§ SOURCE PASSAGE:
— Start —

For the GDPR’s first 18 months, things were a little quiet. Where were the huge fines everyone had been preparing for? While there were plenty of complaints and investigations, they rarely led to the multi-million or billion-dollar fines many had anticipated.
Well, more recently, things have got a lot busier for Data Protection Authorities across the EU (plus Iceland, Liechtenstein, Norway, and the UK, where the GDPR also applies).
For example, according to research from DLA Piper, between January 26, 2020, and January 27, 2021:
And throughout the second quarter of 2021, we’ve seen the Spanish DPA (the AEPD) on an enforcement rampage, breaking its own personal “biggest fine” record multiple times.
Looking for information about achieving and maintaining compliance? We explore solutions for reducing email risk (the #1 threat vector according to security leaders) on this page.
The GDPR allows the EU’s Data Protection Authorities to issue fines of up to €20 million ($24.1 million) or 4% of annual global turnover (whichever is higher).
Although Google’s fine is technically from 2019, the company appealed against it. In March 2020, judges at France’s top court for administrative law dismissed Google’s appeal and upheld the eye-watering penalty.
How the violation(s) could have been avoided: Google should have provided more information to users in consent policies and should have granted them more control over how their personal data is processed.
On October 5, 2020 the Data Protection Authority of Hamburg, Germany, fined clothing retailer H&M €35,258,707.95 — the second-largest GDPR fine ever imposed.
H&M’s GDPR violations involved the “monitoring of several hundred employees.” After employees took vacation or sick leave, they were required to attend a return-to-work meeting. Some of these meetings were recorded and accessible to over 50 H&M managers.
Senior H&M staff gained ”a broad knowledge of their employees’ private lives… ranging from rather harmless details to family issues and religious beliefs.” This “detailed profile” was used to help evaluate employees’ performance and make decisions about their employment.

— End —

§ WHAT TO WORK ON: Please quote the passage on GDPR fines word for word from "Looking for information" to "data is processed.". The data that comes next is separate material, unrelated to the passage on GDPR fines.

§ DATA SHOWN:
— Start —

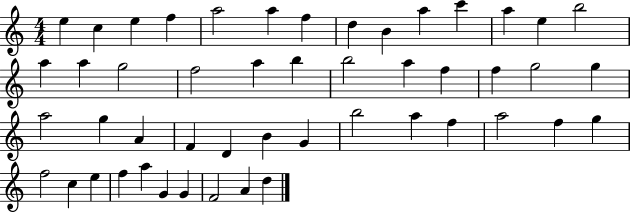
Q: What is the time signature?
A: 4/4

— End —

§ EXERCISE ANSWER:
Looking for information about achieving and maintaining compliance? We explore solutions for reducing email risk (the #1 threat vector according to security leaders) on this page.
The GDPR allows the EU’s Data Protection Authorities to issue fines of up to €20 million ($24.1 million) or 4% of annual global turnover (whichever is higher).
Although Google’s fine is technically from 2019, the company appealed against it. In March 2020, judges at France’s top court for administrative law dismissed Google’s appeal and upheld the eye-watering penalty.
How the violation(s) could have been avoided: Google should have provided more information to users in consent policies and should have granted them more control over how their personal data is processed.